One of UAE’s first journalists remembered as a pioneer
Musabeh Al Dhahiri was one of the few in Al Ain to own a radio in the 1950s. By copying radio news stories on to signs displayed in his shop, the pioneer journalist disseminated the news and drew more shoppers into his store.
ABU DHABI // One of the UAE’s first journalists has been remembered as a media pioneer and a shrewd businessman.
Despite the absence of a formal education, Musabeh Obaid Al Dhahiri, who died on June 11, was one of the first Emiratis to disseminate news in written form.
After learning how to read and write from the late Sheikh Khalifa bin Zayed the First – the eldest son of Zayed the First, who died in 1909 – and in the courts of sheikhs and scholars, Mr Al Dhahiri decided to put his education to use.
As early as the 1950s he began sharing local, regional, and international events with the Al Ain community by writing news he heard on the radio on to signs outside his food shop.
He named his publication Al Nakhi, the Emirati dialect word for chickpeas, which Mr Al Dhahiri specialised in selling.
“In the 1950s we didn’t have any magazines or newspapers. The way he diffused news to the public at that time was unique,” said Dr Qais Al Tamimi, an assistant professor of mass communication at UAE University in Al Ain.
As one of the few people who owned a radio in Al Ain at the time, Mr Al Dhahiri would compile the most important stories from news he heard on Sawt Al Arab – one of the first transnational Arabic-language services which broadcast from Cairo – as well as the BBC World Service.
Because of the absence of birth records at the time, Mr Al Dhahiri’s age could not be exactly determined, Dr Al Tamimi said.
“He was a good friend of my father and I believe they were born some time in the 1920s or 30s,” he said.
Despite considering him as he would a close relative, Dr Al Tamimi said he still could not be certain what incentives Mr Al Dhahiri had for sharing news with the public.
“I’m sure some of it was a hobby but you could say it was also partly a commercial move to attract customers to his shop. He seemed like a very simple person but he was very clever and sharp.”
Describing Mr Al Dhahiri as a shrewd businessman, the professor said it was no surprise he opted to focus on developing what was to become a successful real estate enterprise rather than a career in media.

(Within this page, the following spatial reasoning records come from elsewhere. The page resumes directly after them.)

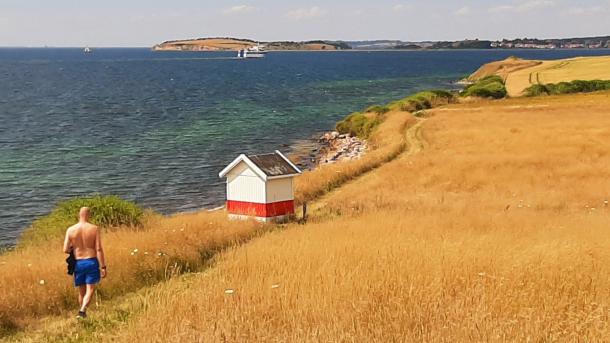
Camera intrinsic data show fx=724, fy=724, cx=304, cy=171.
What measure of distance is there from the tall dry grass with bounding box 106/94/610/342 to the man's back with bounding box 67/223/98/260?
130 cm

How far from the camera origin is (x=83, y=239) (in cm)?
1166

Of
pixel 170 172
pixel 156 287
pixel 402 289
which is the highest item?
pixel 402 289

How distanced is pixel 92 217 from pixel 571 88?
260 feet

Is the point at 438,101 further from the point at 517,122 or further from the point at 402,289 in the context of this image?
the point at 402,289

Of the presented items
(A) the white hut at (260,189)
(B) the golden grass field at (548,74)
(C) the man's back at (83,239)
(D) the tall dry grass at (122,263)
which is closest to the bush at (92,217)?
(D) the tall dry grass at (122,263)

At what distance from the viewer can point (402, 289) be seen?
996cm

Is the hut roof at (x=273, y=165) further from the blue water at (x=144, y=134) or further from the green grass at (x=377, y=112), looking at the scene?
the green grass at (x=377, y=112)

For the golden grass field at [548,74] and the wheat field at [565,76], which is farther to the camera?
the golden grass field at [548,74]

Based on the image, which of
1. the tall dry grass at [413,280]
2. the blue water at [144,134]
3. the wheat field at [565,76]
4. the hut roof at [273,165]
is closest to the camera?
the tall dry grass at [413,280]

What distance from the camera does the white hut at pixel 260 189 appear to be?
21609mm

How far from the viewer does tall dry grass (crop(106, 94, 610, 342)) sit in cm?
848

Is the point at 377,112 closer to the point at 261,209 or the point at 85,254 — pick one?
the point at 261,209

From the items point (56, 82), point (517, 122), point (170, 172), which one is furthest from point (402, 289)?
point (56, 82)

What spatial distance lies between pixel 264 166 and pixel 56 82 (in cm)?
14110
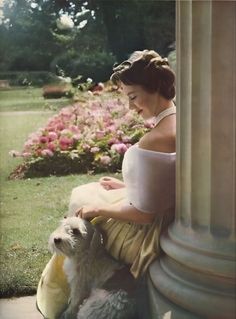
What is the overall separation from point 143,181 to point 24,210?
1231 mm

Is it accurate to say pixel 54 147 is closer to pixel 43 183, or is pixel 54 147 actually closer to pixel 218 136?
pixel 43 183

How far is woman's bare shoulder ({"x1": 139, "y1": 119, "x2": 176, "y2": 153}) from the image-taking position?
92.7 inches

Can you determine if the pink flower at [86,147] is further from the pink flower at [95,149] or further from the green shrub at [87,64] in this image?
the green shrub at [87,64]

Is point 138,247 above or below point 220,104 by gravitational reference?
below

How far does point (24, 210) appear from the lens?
3.41m

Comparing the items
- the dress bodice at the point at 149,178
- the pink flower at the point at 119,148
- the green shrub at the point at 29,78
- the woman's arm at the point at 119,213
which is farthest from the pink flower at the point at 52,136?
the dress bodice at the point at 149,178

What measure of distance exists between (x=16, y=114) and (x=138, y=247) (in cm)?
114

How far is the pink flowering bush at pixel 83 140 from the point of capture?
305 cm

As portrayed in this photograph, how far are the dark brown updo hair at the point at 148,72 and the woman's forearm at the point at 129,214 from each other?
1.59ft

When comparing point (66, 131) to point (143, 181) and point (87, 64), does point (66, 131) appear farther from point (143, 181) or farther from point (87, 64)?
point (143, 181)

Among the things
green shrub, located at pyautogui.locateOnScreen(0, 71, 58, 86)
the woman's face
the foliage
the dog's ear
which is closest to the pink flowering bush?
the foliage

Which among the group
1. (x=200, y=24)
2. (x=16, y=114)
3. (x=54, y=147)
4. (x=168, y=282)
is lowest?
(x=168, y=282)

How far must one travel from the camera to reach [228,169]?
2.07 m

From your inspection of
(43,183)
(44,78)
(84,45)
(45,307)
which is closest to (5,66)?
(44,78)
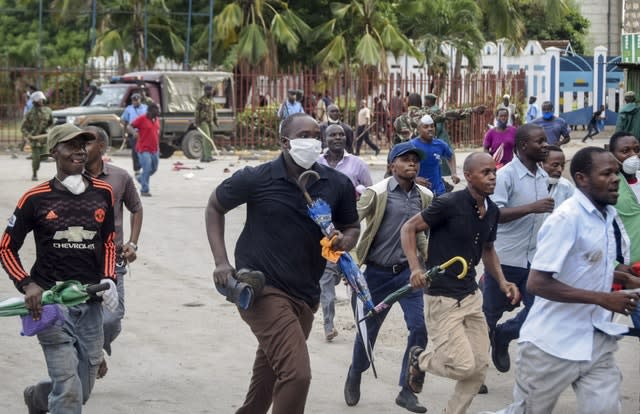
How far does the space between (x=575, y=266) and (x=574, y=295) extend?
0.17m

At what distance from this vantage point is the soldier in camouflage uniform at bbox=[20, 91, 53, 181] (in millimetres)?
22578

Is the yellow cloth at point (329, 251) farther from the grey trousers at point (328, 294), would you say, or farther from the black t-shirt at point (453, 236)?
the grey trousers at point (328, 294)

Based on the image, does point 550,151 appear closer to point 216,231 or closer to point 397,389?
point 397,389

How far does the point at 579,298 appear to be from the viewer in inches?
199

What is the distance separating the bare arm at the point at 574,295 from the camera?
500cm

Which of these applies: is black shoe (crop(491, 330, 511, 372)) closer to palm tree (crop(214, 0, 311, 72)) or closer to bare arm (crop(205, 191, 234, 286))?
bare arm (crop(205, 191, 234, 286))

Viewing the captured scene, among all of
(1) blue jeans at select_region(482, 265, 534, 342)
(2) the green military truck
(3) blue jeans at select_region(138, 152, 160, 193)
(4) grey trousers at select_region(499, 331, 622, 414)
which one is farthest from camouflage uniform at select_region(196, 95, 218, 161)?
(4) grey trousers at select_region(499, 331, 622, 414)

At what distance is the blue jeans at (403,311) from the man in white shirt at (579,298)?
2.20 metres

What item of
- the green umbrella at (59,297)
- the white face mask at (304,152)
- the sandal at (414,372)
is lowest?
the sandal at (414,372)

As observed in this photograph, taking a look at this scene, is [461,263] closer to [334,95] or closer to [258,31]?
[334,95]

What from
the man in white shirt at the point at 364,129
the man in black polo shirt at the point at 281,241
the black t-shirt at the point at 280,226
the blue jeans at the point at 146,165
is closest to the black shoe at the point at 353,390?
the man in black polo shirt at the point at 281,241

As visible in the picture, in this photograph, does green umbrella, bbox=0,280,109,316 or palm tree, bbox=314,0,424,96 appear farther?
palm tree, bbox=314,0,424,96

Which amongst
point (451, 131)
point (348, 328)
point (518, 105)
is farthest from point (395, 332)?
point (518, 105)

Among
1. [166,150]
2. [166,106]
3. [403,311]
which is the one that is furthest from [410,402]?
[166,106]
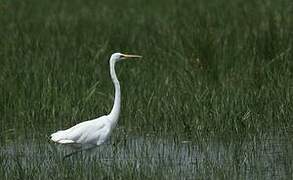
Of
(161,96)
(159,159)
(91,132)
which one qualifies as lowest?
(159,159)

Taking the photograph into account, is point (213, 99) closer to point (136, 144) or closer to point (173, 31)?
point (136, 144)

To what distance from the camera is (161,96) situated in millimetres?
10469

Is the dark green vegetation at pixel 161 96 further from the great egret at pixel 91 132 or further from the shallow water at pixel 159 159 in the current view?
the great egret at pixel 91 132

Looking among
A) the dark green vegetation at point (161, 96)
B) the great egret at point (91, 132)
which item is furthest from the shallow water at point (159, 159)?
the great egret at point (91, 132)

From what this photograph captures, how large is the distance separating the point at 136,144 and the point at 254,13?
5.83 metres

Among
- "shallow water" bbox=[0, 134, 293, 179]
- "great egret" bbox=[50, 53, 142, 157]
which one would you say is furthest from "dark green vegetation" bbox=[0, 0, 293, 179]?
"great egret" bbox=[50, 53, 142, 157]

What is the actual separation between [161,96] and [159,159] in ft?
7.42

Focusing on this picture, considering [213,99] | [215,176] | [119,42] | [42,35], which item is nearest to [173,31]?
[119,42]

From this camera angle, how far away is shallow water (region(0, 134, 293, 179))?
7750mm

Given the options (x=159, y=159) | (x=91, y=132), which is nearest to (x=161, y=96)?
(x=91, y=132)

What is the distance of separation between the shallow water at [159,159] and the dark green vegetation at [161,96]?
0.04 ft

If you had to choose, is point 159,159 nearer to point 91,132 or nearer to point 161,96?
point 91,132

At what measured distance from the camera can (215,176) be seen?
7605 millimetres

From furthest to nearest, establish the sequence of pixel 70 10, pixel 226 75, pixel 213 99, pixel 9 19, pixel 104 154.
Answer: pixel 70 10 → pixel 9 19 → pixel 226 75 → pixel 213 99 → pixel 104 154
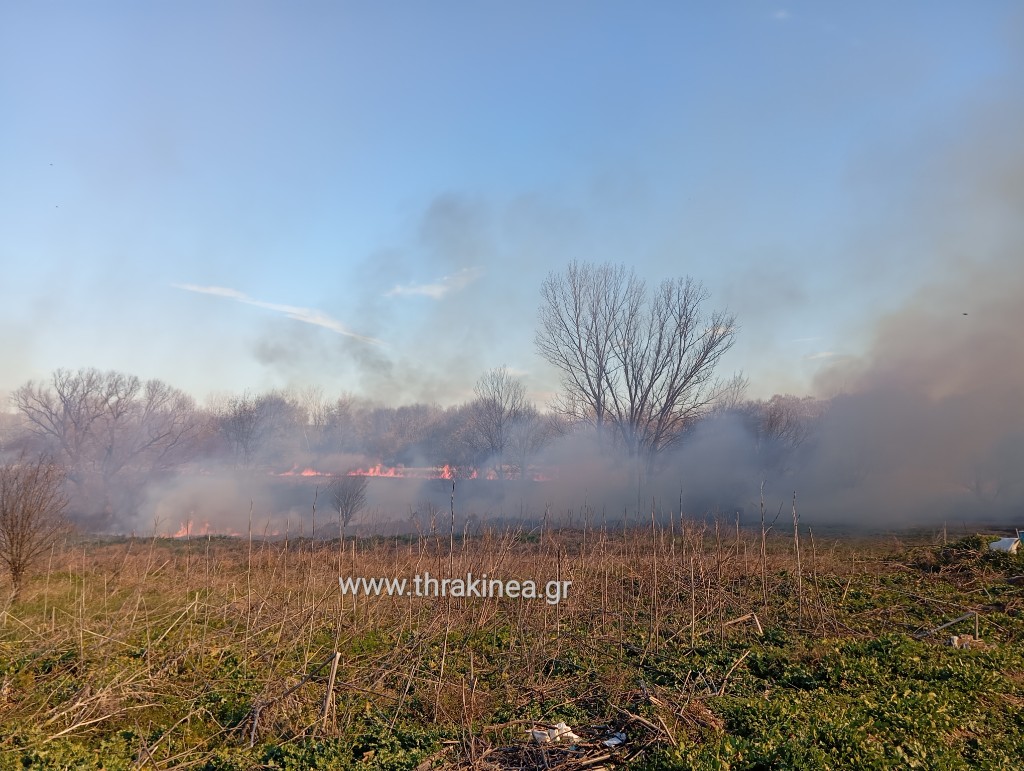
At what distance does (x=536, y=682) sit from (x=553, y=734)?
5.68 ft

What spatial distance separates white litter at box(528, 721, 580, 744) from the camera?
5.61 metres

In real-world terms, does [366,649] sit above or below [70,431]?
below

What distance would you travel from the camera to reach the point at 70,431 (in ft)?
136

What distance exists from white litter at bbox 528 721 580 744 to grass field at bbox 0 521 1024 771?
4.1 inches

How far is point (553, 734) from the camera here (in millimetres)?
5793

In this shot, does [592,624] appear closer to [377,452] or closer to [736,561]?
[736,561]

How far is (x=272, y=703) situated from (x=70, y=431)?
44.1 metres

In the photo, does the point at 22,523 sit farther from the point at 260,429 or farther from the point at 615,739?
the point at 260,429

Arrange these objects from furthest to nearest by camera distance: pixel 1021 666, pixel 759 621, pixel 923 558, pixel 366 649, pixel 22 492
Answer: pixel 923 558 → pixel 22 492 → pixel 759 621 → pixel 366 649 → pixel 1021 666

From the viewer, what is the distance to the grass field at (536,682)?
539 centimetres

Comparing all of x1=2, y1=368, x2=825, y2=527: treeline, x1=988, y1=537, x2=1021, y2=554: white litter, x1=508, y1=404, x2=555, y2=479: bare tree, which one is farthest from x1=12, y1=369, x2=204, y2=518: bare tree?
x1=988, y1=537, x2=1021, y2=554: white litter

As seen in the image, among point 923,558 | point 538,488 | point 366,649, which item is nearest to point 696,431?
point 538,488

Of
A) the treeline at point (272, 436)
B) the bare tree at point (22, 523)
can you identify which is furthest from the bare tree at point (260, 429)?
the bare tree at point (22, 523)

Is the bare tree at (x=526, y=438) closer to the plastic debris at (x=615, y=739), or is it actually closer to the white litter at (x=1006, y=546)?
the white litter at (x=1006, y=546)
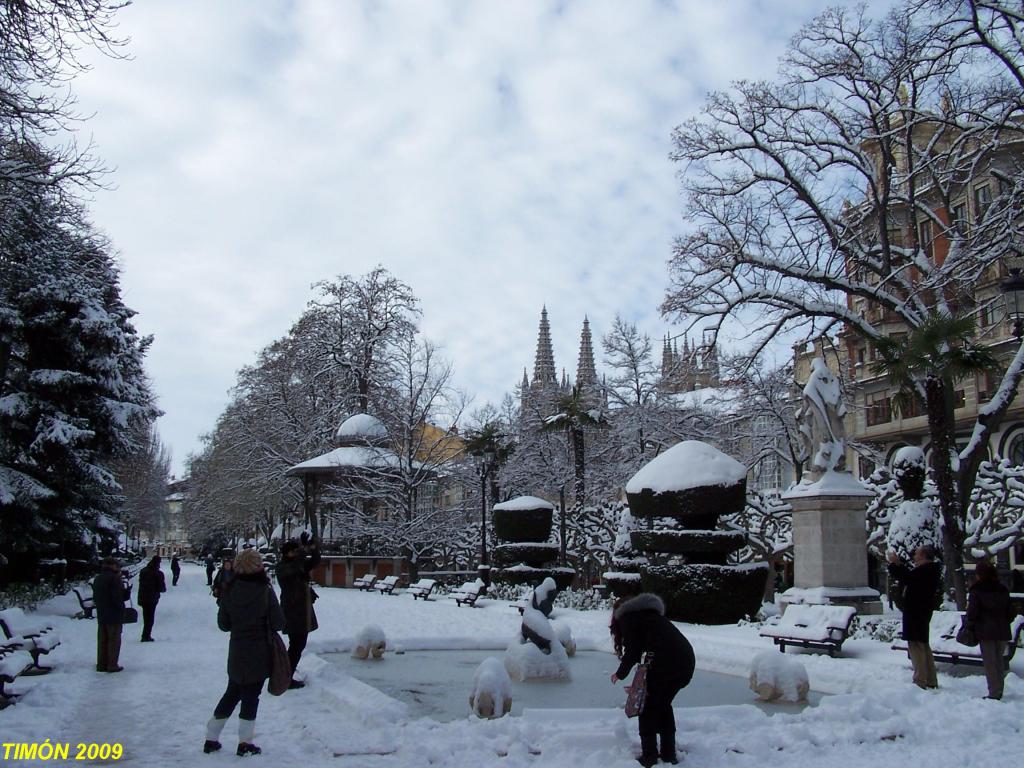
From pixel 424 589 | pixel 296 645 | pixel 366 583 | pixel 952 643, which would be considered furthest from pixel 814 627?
pixel 366 583

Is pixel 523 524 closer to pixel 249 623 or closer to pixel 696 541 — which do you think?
pixel 696 541

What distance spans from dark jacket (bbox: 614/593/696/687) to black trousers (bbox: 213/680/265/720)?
285 centimetres

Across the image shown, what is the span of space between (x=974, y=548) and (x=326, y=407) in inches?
1226

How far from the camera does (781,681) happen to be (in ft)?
34.4

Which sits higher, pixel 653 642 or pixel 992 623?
pixel 653 642

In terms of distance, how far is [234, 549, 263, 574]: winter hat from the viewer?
7.82 metres

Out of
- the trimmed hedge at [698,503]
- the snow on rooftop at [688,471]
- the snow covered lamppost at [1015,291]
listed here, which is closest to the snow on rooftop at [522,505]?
the snow on rooftop at [688,471]

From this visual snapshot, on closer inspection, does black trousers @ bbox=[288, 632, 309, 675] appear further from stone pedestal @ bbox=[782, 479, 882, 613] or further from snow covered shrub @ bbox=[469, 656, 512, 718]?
stone pedestal @ bbox=[782, 479, 882, 613]

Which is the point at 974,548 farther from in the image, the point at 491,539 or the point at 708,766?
the point at 491,539

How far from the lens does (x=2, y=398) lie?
25062mm

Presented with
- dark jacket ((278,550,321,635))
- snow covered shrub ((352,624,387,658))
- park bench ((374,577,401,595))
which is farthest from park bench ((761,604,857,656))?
park bench ((374,577,401,595))

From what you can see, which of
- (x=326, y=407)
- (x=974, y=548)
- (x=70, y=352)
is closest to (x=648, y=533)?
(x=974, y=548)

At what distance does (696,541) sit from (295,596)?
11.2 meters

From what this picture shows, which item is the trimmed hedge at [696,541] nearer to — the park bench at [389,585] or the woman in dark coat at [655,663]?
the woman in dark coat at [655,663]
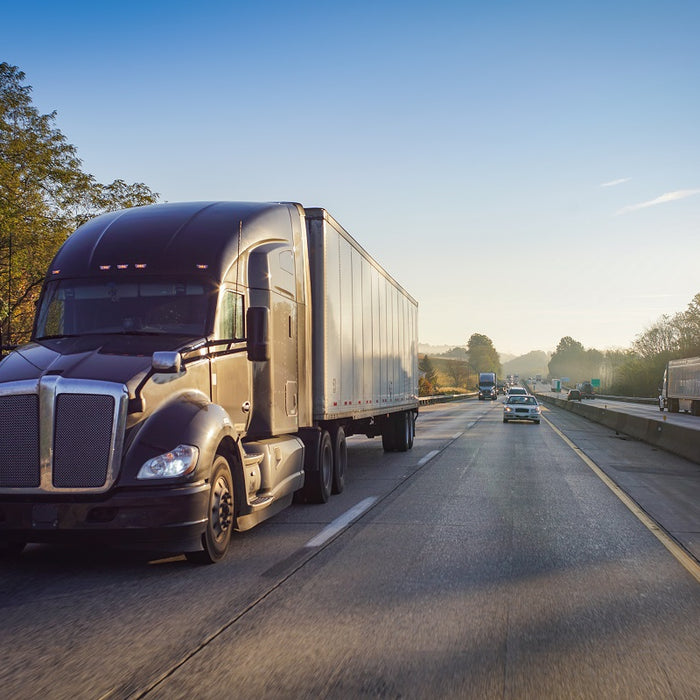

Al Nakhi continued to be published into the 1960s, but posting eventually ceased as the UAE community increasingly digested its news from newspapers, magazines and television, which began to proliferate in the 1970s.
Veteran Emirati author Habib Al Sayegh said it was unfortunate that founding figures of UAE media such as Mr Al Dhahiri were given most attention only after their death.
“His efforts undoubtedly helped to develop media in the UAE but he lived his whole life in the shadows,” said Mr Al Sayegh, who is also chairman of the Emirates Writers Union.
“He should have received praise for his achievements during his lifetime.”
Mr Al Sayegh said the many key figures and events in the evolution of local media were known to only a few scholars and specialists.
“There has to be greater effort in preserving these stories because many of them are undocumented. If our institutes do not make a concerted effort in this matter, we risk losing them for ever,” he said.
Mr Al Dhahiri was laid to rest on Saturday in Al Ain.